Color G' recursively
Color x by the least color not found on its neighbors
Proof: In (3), the algorithm produces optimal coloring of the subgraph G' by induction hypothesis + closeness of our family on induced subgraphs. In (4), the algorithm only chooses a new color n if there is a clique of size n-1 on the neighbors of x. That means, with x, there is a clique of size n in G, so its chromaticity must be at least n. Therefore, the color given by the algorithm to a vertex is always <= chromaticity(G), which means the coloring is optimal. (Obviously, the algorithm produces a valid coloring). qed
Corollary: Interval graphs are perfect (perfect <=> chromaticity == cliqueness)
So we just have to find the cliqueness of G. That is easy easy for interval graphs: You just process the segments of the real line not containing interval boundaries and count the number of intervals intersecting there, which is even easier in your case, where the intervals have uniform length. This leads to an algorithm outlined in the beginning of this post.
Do we really need to go to path cover? Can't we just follow similar strategy as LIS.
The input is in increasing order of complexity. We just have to maintain a bunch of queues for tasks to be performed each day. Every element in the input will be assigned to a day by comparing the last elements of all queues.

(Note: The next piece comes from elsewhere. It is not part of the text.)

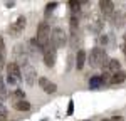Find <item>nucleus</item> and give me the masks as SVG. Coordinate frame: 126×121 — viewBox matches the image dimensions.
<instances>
[{"label": "nucleus", "mask_w": 126, "mask_h": 121, "mask_svg": "<svg viewBox=\"0 0 126 121\" xmlns=\"http://www.w3.org/2000/svg\"><path fill=\"white\" fill-rule=\"evenodd\" d=\"M123 81H126V72L119 71V72H116V74L109 79V82H108V84H121Z\"/></svg>", "instance_id": "nucleus-12"}, {"label": "nucleus", "mask_w": 126, "mask_h": 121, "mask_svg": "<svg viewBox=\"0 0 126 121\" xmlns=\"http://www.w3.org/2000/svg\"><path fill=\"white\" fill-rule=\"evenodd\" d=\"M7 96H9V92H7V86H5L3 76L0 74V99H2V101H5V99H7Z\"/></svg>", "instance_id": "nucleus-15"}, {"label": "nucleus", "mask_w": 126, "mask_h": 121, "mask_svg": "<svg viewBox=\"0 0 126 121\" xmlns=\"http://www.w3.org/2000/svg\"><path fill=\"white\" fill-rule=\"evenodd\" d=\"M50 42L54 44V47H56V49H57V47H64V45H66V42H67V35H66L64 29H61V27L52 29V34H50Z\"/></svg>", "instance_id": "nucleus-4"}, {"label": "nucleus", "mask_w": 126, "mask_h": 121, "mask_svg": "<svg viewBox=\"0 0 126 121\" xmlns=\"http://www.w3.org/2000/svg\"><path fill=\"white\" fill-rule=\"evenodd\" d=\"M84 64H86V50L79 49L78 50V56H76V67H78V69H82Z\"/></svg>", "instance_id": "nucleus-11"}, {"label": "nucleus", "mask_w": 126, "mask_h": 121, "mask_svg": "<svg viewBox=\"0 0 126 121\" xmlns=\"http://www.w3.org/2000/svg\"><path fill=\"white\" fill-rule=\"evenodd\" d=\"M3 66H5V57H0V71L3 69Z\"/></svg>", "instance_id": "nucleus-22"}, {"label": "nucleus", "mask_w": 126, "mask_h": 121, "mask_svg": "<svg viewBox=\"0 0 126 121\" xmlns=\"http://www.w3.org/2000/svg\"><path fill=\"white\" fill-rule=\"evenodd\" d=\"M106 82L103 79V76H93L91 79H89V88L91 89H99V88H103Z\"/></svg>", "instance_id": "nucleus-10"}, {"label": "nucleus", "mask_w": 126, "mask_h": 121, "mask_svg": "<svg viewBox=\"0 0 126 121\" xmlns=\"http://www.w3.org/2000/svg\"><path fill=\"white\" fill-rule=\"evenodd\" d=\"M0 120H2V116H0Z\"/></svg>", "instance_id": "nucleus-25"}, {"label": "nucleus", "mask_w": 126, "mask_h": 121, "mask_svg": "<svg viewBox=\"0 0 126 121\" xmlns=\"http://www.w3.org/2000/svg\"><path fill=\"white\" fill-rule=\"evenodd\" d=\"M81 5H82V2H76V0H71L69 2V7H71V15H79L81 14Z\"/></svg>", "instance_id": "nucleus-13"}, {"label": "nucleus", "mask_w": 126, "mask_h": 121, "mask_svg": "<svg viewBox=\"0 0 126 121\" xmlns=\"http://www.w3.org/2000/svg\"><path fill=\"white\" fill-rule=\"evenodd\" d=\"M12 98H14V101H15V103H17V101H24V99H25V92H24V89L15 88V89H14V92H12Z\"/></svg>", "instance_id": "nucleus-16"}, {"label": "nucleus", "mask_w": 126, "mask_h": 121, "mask_svg": "<svg viewBox=\"0 0 126 121\" xmlns=\"http://www.w3.org/2000/svg\"><path fill=\"white\" fill-rule=\"evenodd\" d=\"M0 57H5V40L0 37Z\"/></svg>", "instance_id": "nucleus-18"}, {"label": "nucleus", "mask_w": 126, "mask_h": 121, "mask_svg": "<svg viewBox=\"0 0 126 121\" xmlns=\"http://www.w3.org/2000/svg\"><path fill=\"white\" fill-rule=\"evenodd\" d=\"M99 9H101V14L104 17H111L114 14V3L109 2V0H101L99 2Z\"/></svg>", "instance_id": "nucleus-9"}, {"label": "nucleus", "mask_w": 126, "mask_h": 121, "mask_svg": "<svg viewBox=\"0 0 126 121\" xmlns=\"http://www.w3.org/2000/svg\"><path fill=\"white\" fill-rule=\"evenodd\" d=\"M99 42L106 45V44H108V37H106V35H104V37H99Z\"/></svg>", "instance_id": "nucleus-21"}, {"label": "nucleus", "mask_w": 126, "mask_h": 121, "mask_svg": "<svg viewBox=\"0 0 126 121\" xmlns=\"http://www.w3.org/2000/svg\"><path fill=\"white\" fill-rule=\"evenodd\" d=\"M5 114H7V109H5V106L0 103V116H5Z\"/></svg>", "instance_id": "nucleus-20"}, {"label": "nucleus", "mask_w": 126, "mask_h": 121, "mask_svg": "<svg viewBox=\"0 0 126 121\" xmlns=\"http://www.w3.org/2000/svg\"><path fill=\"white\" fill-rule=\"evenodd\" d=\"M72 113H74V101L71 99L69 101V108H67V116H71Z\"/></svg>", "instance_id": "nucleus-19"}, {"label": "nucleus", "mask_w": 126, "mask_h": 121, "mask_svg": "<svg viewBox=\"0 0 126 121\" xmlns=\"http://www.w3.org/2000/svg\"><path fill=\"white\" fill-rule=\"evenodd\" d=\"M25 24H27V19L24 17V15H20L19 19L15 20L12 25L9 27V32H10V35L12 37H19L20 34L24 32V29H25Z\"/></svg>", "instance_id": "nucleus-7"}, {"label": "nucleus", "mask_w": 126, "mask_h": 121, "mask_svg": "<svg viewBox=\"0 0 126 121\" xmlns=\"http://www.w3.org/2000/svg\"><path fill=\"white\" fill-rule=\"evenodd\" d=\"M56 7H57V2H50V3H47V7H46V15H49L50 12H54Z\"/></svg>", "instance_id": "nucleus-17"}, {"label": "nucleus", "mask_w": 126, "mask_h": 121, "mask_svg": "<svg viewBox=\"0 0 126 121\" xmlns=\"http://www.w3.org/2000/svg\"><path fill=\"white\" fill-rule=\"evenodd\" d=\"M108 54L104 49H101V47H96V49L91 50V54H89V64H91V67H94V69H99V67H104L108 64Z\"/></svg>", "instance_id": "nucleus-1"}, {"label": "nucleus", "mask_w": 126, "mask_h": 121, "mask_svg": "<svg viewBox=\"0 0 126 121\" xmlns=\"http://www.w3.org/2000/svg\"><path fill=\"white\" fill-rule=\"evenodd\" d=\"M56 52H57V49L54 47V44H52V42H50L47 47L44 49L42 56H44V62H46V66H47V67H54V64H56Z\"/></svg>", "instance_id": "nucleus-6"}, {"label": "nucleus", "mask_w": 126, "mask_h": 121, "mask_svg": "<svg viewBox=\"0 0 126 121\" xmlns=\"http://www.w3.org/2000/svg\"><path fill=\"white\" fill-rule=\"evenodd\" d=\"M101 121H111V120H101Z\"/></svg>", "instance_id": "nucleus-24"}, {"label": "nucleus", "mask_w": 126, "mask_h": 121, "mask_svg": "<svg viewBox=\"0 0 126 121\" xmlns=\"http://www.w3.org/2000/svg\"><path fill=\"white\" fill-rule=\"evenodd\" d=\"M50 27L47 25V22H40L39 27H37V35H35V40L40 45V49L44 50L50 44Z\"/></svg>", "instance_id": "nucleus-2"}, {"label": "nucleus", "mask_w": 126, "mask_h": 121, "mask_svg": "<svg viewBox=\"0 0 126 121\" xmlns=\"http://www.w3.org/2000/svg\"><path fill=\"white\" fill-rule=\"evenodd\" d=\"M14 108L17 111H29L30 109V103L29 101H17V103H14Z\"/></svg>", "instance_id": "nucleus-14"}, {"label": "nucleus", "mask_w": 126, "mask_h": 121, "mask_svg": "<svg viewBox=\"0 0 126 121\" xmlns=\"http://www.w3.org/2000/svg\"><path fill=\"white\" fill-rule=\"evenodd\" d=\"M113 121H123V118H121V116H114V118H113Z\"/></svg>", "instance_id": "nucleus-23"}, {"label": "nucleus", "mask_w": 126, "mask_h": 121, "mask_svg": "<svg viewBox=\"0 0 126 121\" xmlns=\"http://www.w3.org/2000/svg\"><path fill=\"white\" fill-rule=\"evenodd\" d=\"M39 86L42 88V91H44L46 94H54V92L57 91V86H56L54 82H50L47 77H39Z\"/></svg>", "instance_id": "nucleus-8"}, {"label": "nucleus", "mask_w": 126, "mask_h": 121, "mask_svg": "<svg viewBox=\"0 0 126 121\" xmlns=\"http://www.w3.org/2000/svg\"><path fill=\"white\" fill-rule=\"evenodd\" d=\"M22 81V69L17 62H9L7 64V82L10 86H17Z\"/></svg>", "instance_id": "nucleus-3"}, {"label": "nucleus", "mask_w": 126, "mask_h": 121, "mask_svg": "<svg viewBox=\"0 0 126 121\" xmlns=\"http://www.w3.org/2000/svg\"><path fill=\"white\" fill-rule=\"evenodd\" d=\"M20 69H22V77L27 82V86H34L35 84V79H37V71L34 69L29 62L24 64V66H20Z\"/></svg>", "instance_id": "nucleus-5"}]
</instances>
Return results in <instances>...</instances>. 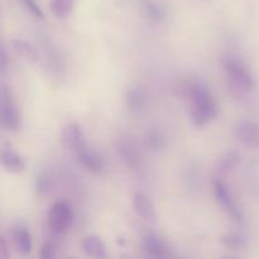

Wherever we find a difference of 'k' we append the task to that list.
For ex: 5 3 4 5 6
1) Input -> 5 (Empty lists so start a new one)
5
2) 3 (only list 5 & abs(5-3) is 2 (k) so append 3)
5--> 3
3) 4 (only list with last vi, 3 and abs(3-4) < k, so start a new list)
5--> 3
4
4) 5 again (abs(3-5)=k append)
5-->3-->5
4
5) 6 again (abs(5-6) < k but abs(4-6) = k) append to second list)
5-->3-->5
4-->6
We just need to maintain an array with last elements of each list. Since order of days (when tasks are to be done is not important) we can maintain a sorted list of last tasks therefore, searching a place to insert the new task is just looking for the value abs(vi-k) which can be done via binary search.
Complexity:
The loop runs for N elements. In the worst case , we may end up querying ceil value using binary search (log i) for many input[i].
Therefore, T(n) < O( log N! ) = O(N log N). Analyse to ensure that the upper and lower bounds are also O( N log N ). The complexity is THETA (N log N).
The minimum number of days required will be the same as the length of the longest path in the complementary (undirected) graph of G (DAG). This can be solved using Dilworth's theorem.